Job: Copy out, word for word, the lines from the one containing "Can you order" through the one containing "(x=1254, y=67), (x=522, y=507), (x=732, y=524), (x=122, y=97)", both included.

### Entries supplied

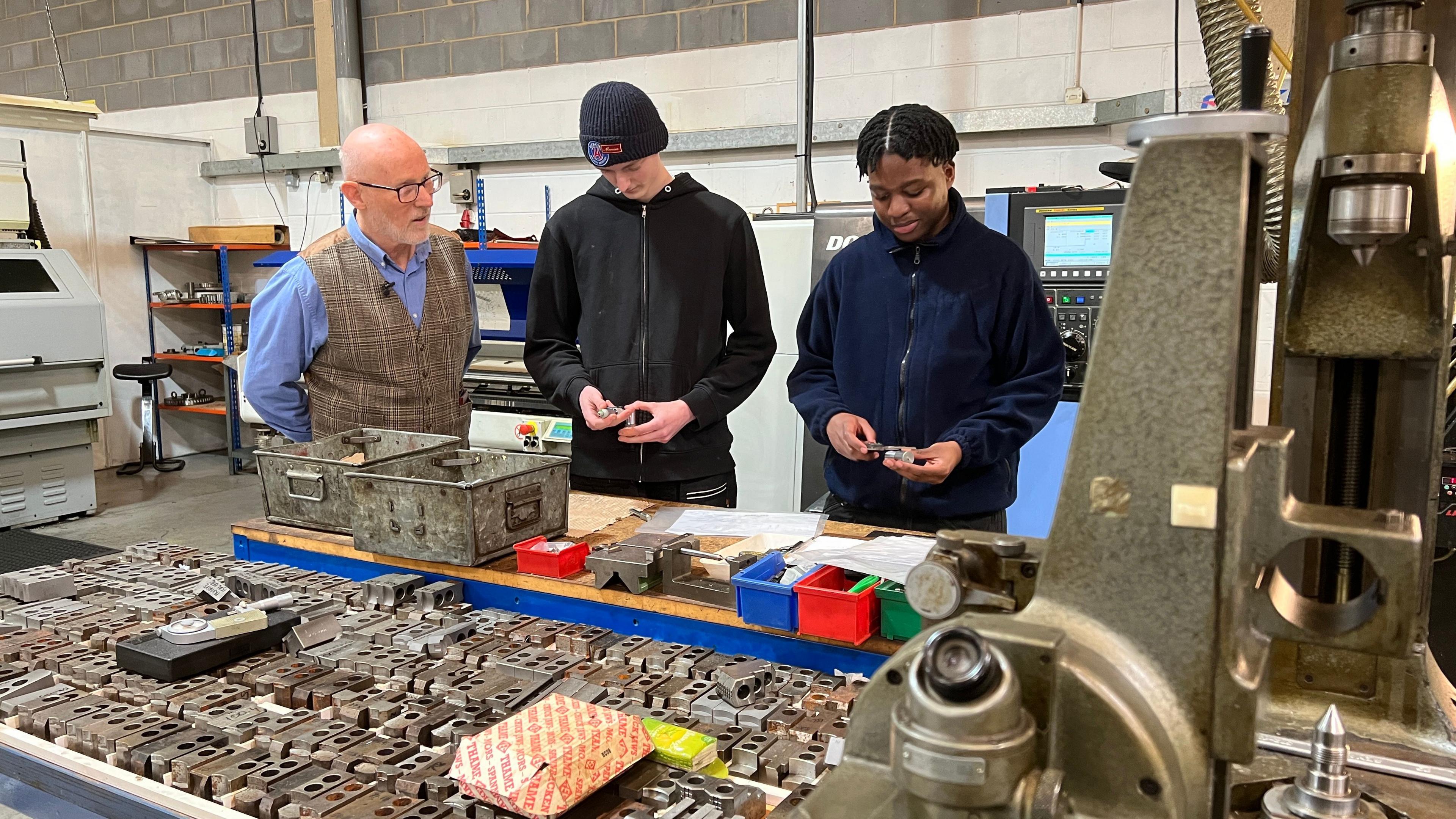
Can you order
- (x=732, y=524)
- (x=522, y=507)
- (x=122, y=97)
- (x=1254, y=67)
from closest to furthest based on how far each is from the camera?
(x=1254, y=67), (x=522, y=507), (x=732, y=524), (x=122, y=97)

######
### Entries supplied

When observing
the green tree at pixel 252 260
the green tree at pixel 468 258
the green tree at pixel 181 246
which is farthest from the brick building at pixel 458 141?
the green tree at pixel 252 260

######
### Entries supplied

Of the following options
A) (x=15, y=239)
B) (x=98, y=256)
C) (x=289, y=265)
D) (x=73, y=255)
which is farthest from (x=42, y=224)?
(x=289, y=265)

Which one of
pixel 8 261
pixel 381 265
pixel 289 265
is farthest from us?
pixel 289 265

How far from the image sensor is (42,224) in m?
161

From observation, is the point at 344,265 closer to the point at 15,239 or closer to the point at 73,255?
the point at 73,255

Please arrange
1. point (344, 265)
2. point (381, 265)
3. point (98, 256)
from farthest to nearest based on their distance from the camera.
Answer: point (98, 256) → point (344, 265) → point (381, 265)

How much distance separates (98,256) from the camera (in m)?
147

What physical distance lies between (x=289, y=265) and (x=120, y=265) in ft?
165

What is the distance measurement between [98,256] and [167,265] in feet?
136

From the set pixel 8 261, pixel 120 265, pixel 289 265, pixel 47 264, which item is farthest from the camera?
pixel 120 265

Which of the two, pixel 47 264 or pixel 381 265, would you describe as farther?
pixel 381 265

######

Final result:
Can you order
- (x=732, y=524)
- (x=522, y=507)
- (x=122, y=97)
- (x=1254, y=67)
from closest to furthest based on how far each is from the camera?
(x=1254, y=67), (x=522, y=507), (x=732, y=524), (x=122, y=97)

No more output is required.